Assigned task>
In the text below about arranged marriages, what minimum horoscope match does Sarojini Sahoo say is necessary?

___ Document text ___

The show is essentially a new twist on the old concept of arranged marriages. Sexologist Logan Levkoff wrote for the Huffington Post that she is helping to create “blind arranged marriages.” About five minutes into the first episode, spiritual advisor Greg Epstein says, “I think that arranged marriages work. Through dating, people choose one another for the wrong reasons all the time, and what we’re trying to do is bring people together for the right reasons.”

That may sound like a noble cause, but what these folks are doing is almost nothing like a typical arranged marriage. A traditionally arranged marriage, a custom that is still relatively common in countries such as India, is usually brokered by family, religious leaders or some other third party, but gives the couple a chance to get to know each other before exchanging vows. The potential bride and groom meet each other, and after a few meetings—ranging from proper romantic dates to stuffy chaperoned chats in the family living room—the couples decide whether or not to marry.

“(The) Indian marriage system is not ‘marriage at first sight,'” Sarojini Sahoo, a professor who has penned numerous books and blogs about feminist ideals in India, wrote to Fusion an email.

Sahoo says there are several factors a family or matchmaker would consider before arranging a typical marriage. Physical appearance, castes, matching horoscopes (“at least 60 percent match is necessary”), and agreement on dowry are among the more important considerations, Sahoo says.

But none of that happens on “Married at First Sight.” The only addition to the personality test (or rather, the personality SAT—one contestant said it took her 6 hours to fill out), is a few cursory questions about the physical attributes contestants look for in a mate. The show claims it relies on science and data to create perfect couples; issues like appearance (or your zodiac sign) shouldn’t be important when someone is a match for you on a deeper level, their expert matchmakers claim.

___ Data ___

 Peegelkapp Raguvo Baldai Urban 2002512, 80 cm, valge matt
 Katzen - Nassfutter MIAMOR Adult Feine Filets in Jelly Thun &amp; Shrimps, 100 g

___

Solution to this problem>
At least 60 percent.